L’importance de ces connexions s’est matérialisée en septembre 2008. À la suite de la faillite de Lehman Brothers, c’est tout le système financier qui s’est retrouvé au bord de l’implosion. Cela a déclenché des effets d’entraînement défavorables de la sphère financière vers la sphère réelle, et réciproquement, ce qui a contribué à une forte contraction de l’activité mondiale.
Lorsque la crise s’est brusquement accélérée, en septembre 2008, les risques systémiques associés à des marchés financiers étroitement intégrés n’étaient pas suffisamment connus et les autorités publiques ont dû s’appuyer sur des données informelles et leur propre sagesse et jugement pour jauger l’évolution de la situation.

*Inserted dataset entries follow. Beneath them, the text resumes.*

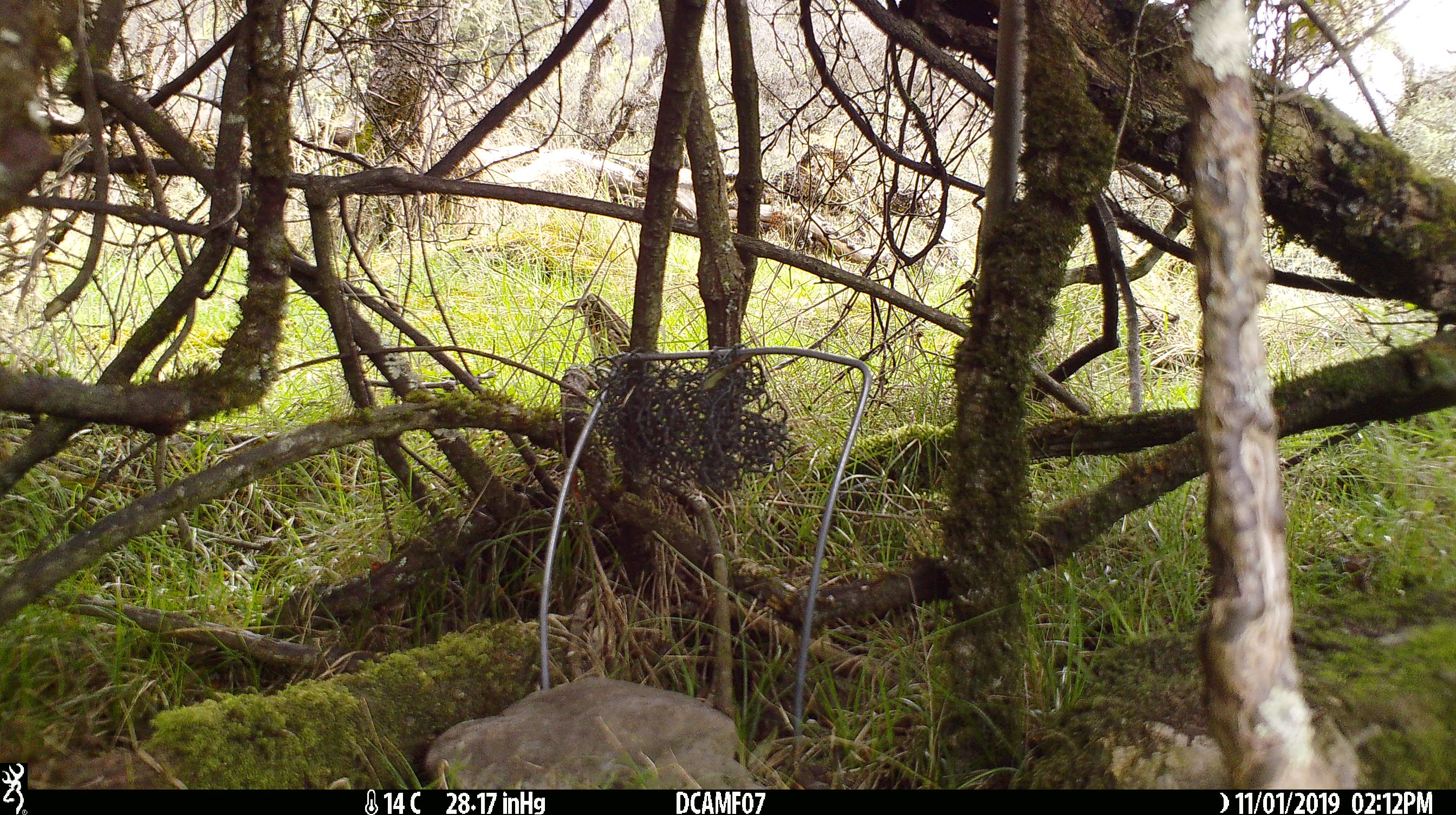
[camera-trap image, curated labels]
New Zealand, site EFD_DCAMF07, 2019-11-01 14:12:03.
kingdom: Animalia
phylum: Chordata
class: Aves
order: Passeriformes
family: Turdidae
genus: Turdus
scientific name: Turdus philomelos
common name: song thrush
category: thrush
Thrush (song thrush) (Turdus philomelos).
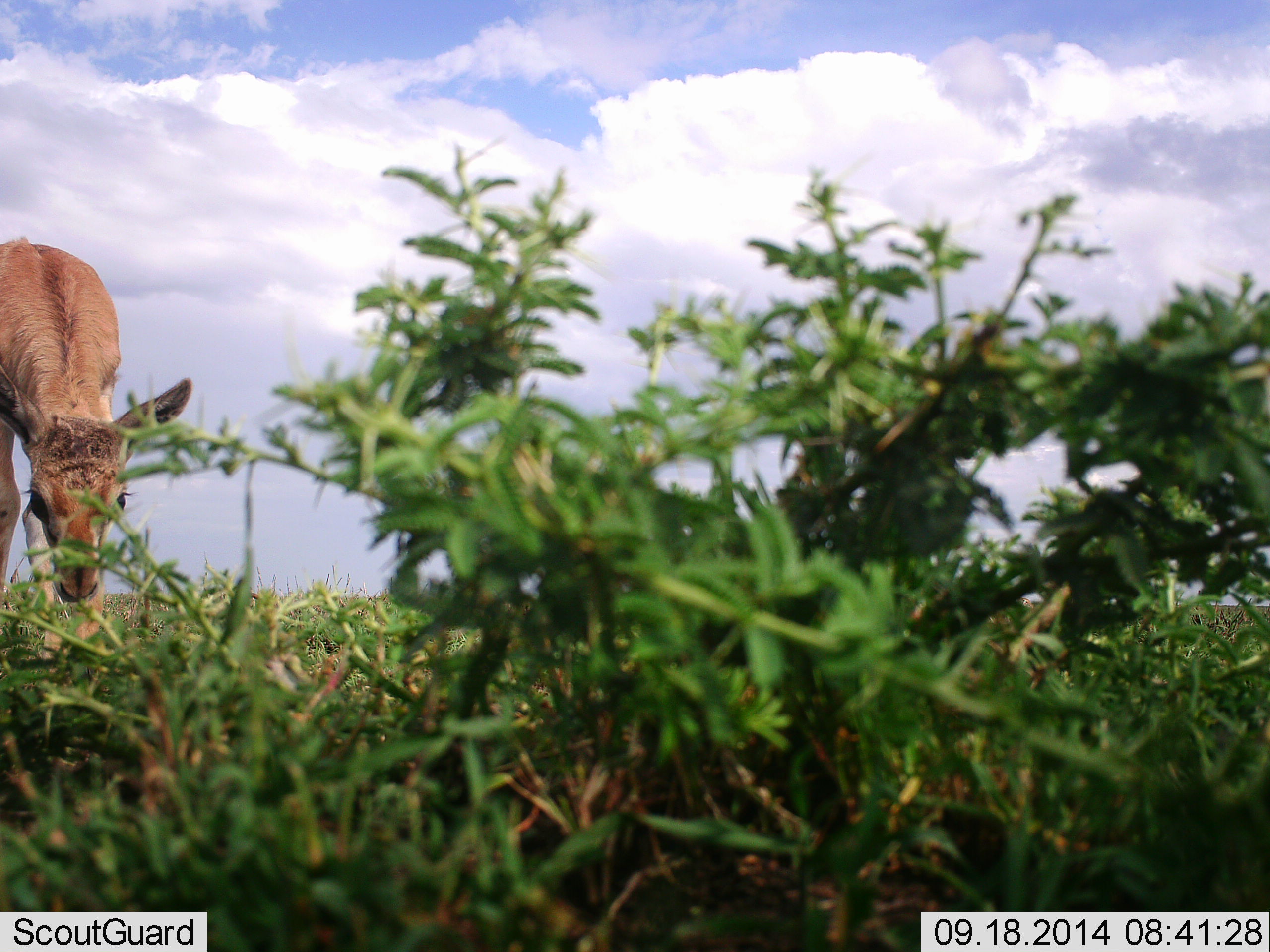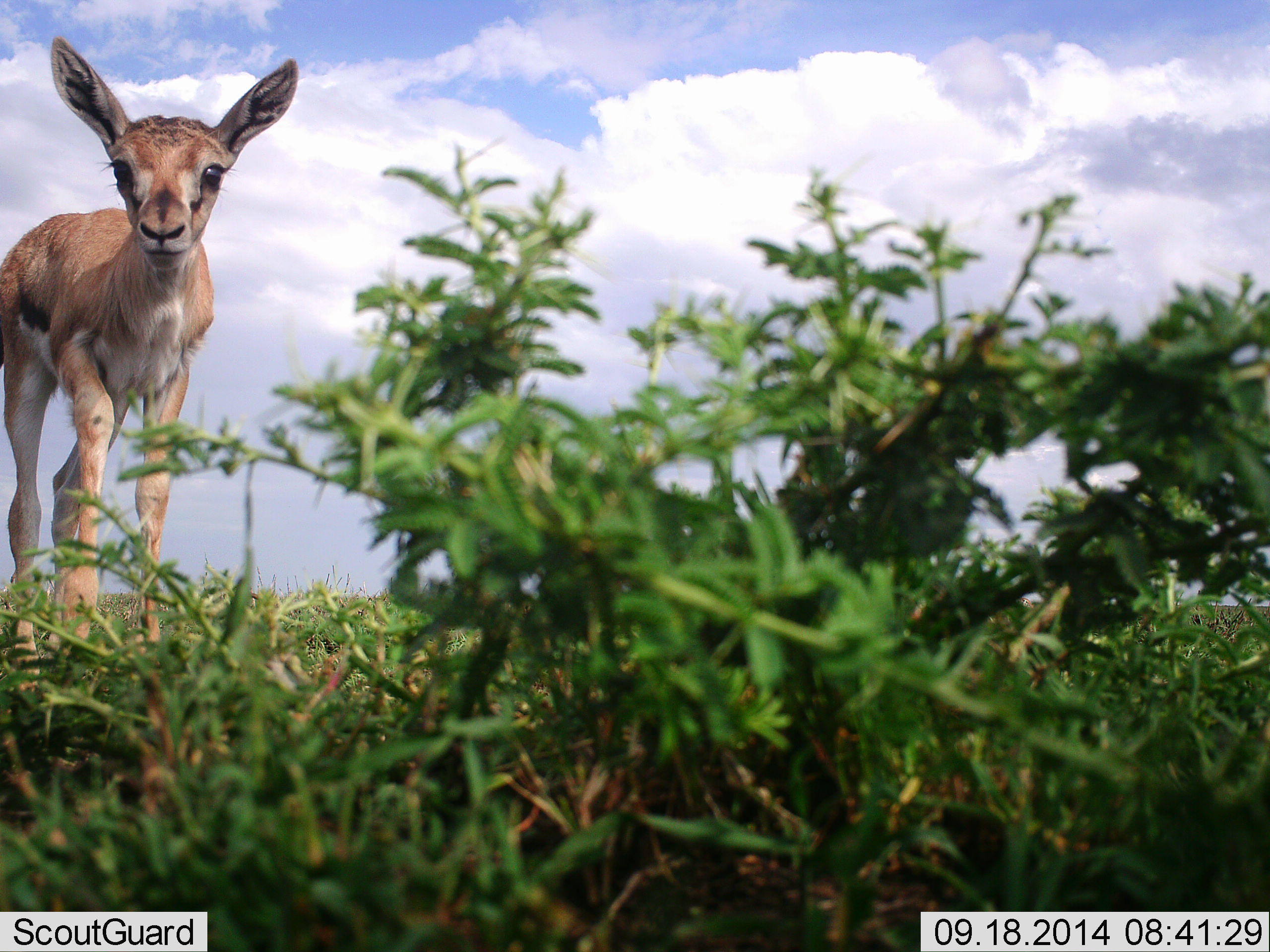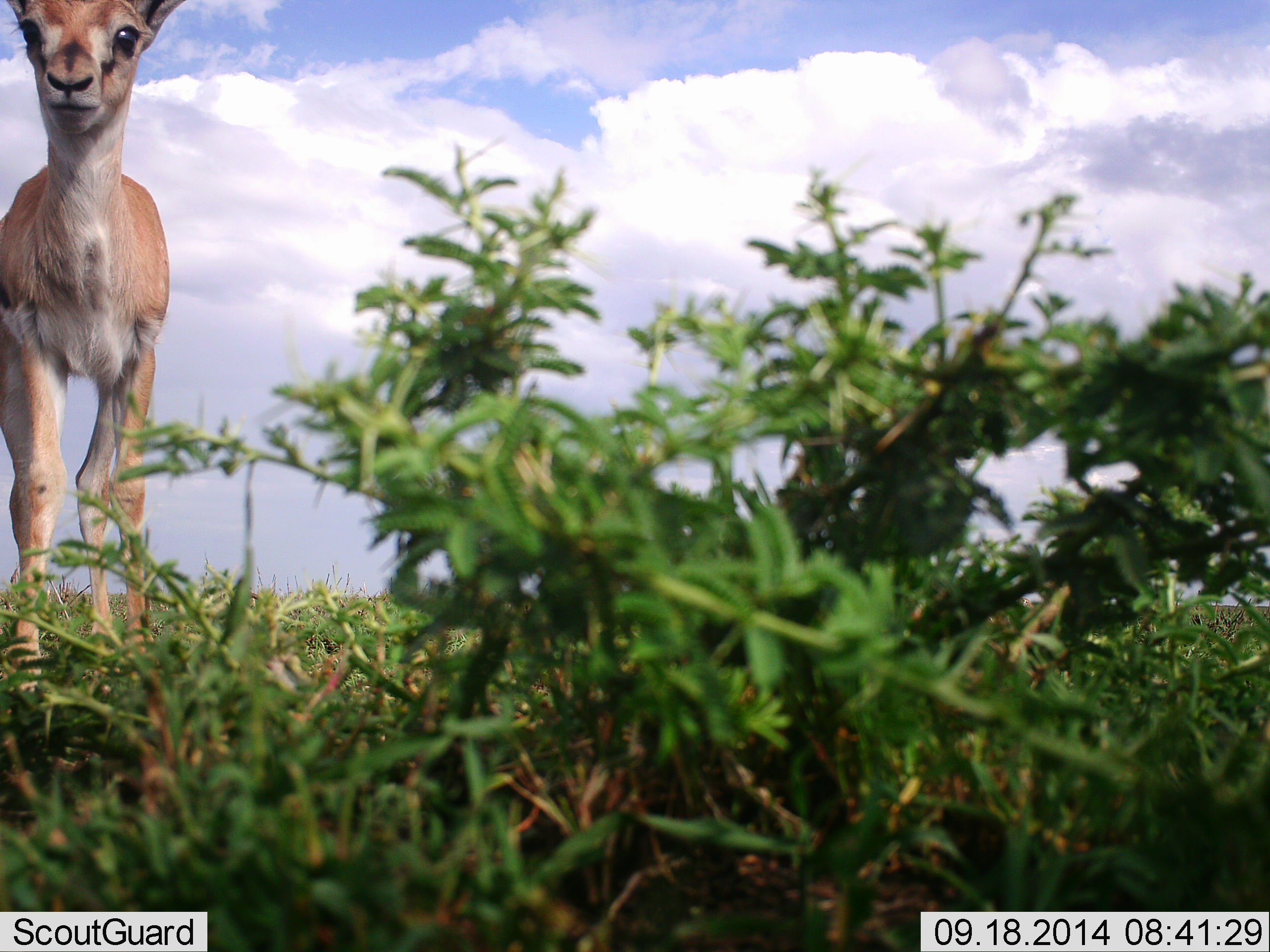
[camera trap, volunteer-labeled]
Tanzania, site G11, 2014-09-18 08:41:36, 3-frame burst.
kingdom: Animalia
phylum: Chordata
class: Mammalia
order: Artiodactyla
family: Bovidae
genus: Eudorcas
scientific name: Eudorcas thomsonii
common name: thomson's gazelle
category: gazellethomsons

La crise a montré qu’un suivi individuel rapproché de la situation du bilan de chacune des institutions financières prise individuellement peut conduire à négliger le poids des interconnexions entre ces institutions. Cette observation me conduit à la deuxième leçon de la crise financière : le système financier mondial, comme le système financier européen sont fortement intégrés, et nécessitent une surveillance approfondie des risques systémiques.
Comme vous le savez, le cadre macroprudentiel en vigueur en Europe a été largement renforcé. Le Comité européen du risque systémique (CERS), a été créé en tant qu’organe européen indépendant et est chargé de la surveillance macroprudentielle du système financier au sein de l’Union européenne (UE).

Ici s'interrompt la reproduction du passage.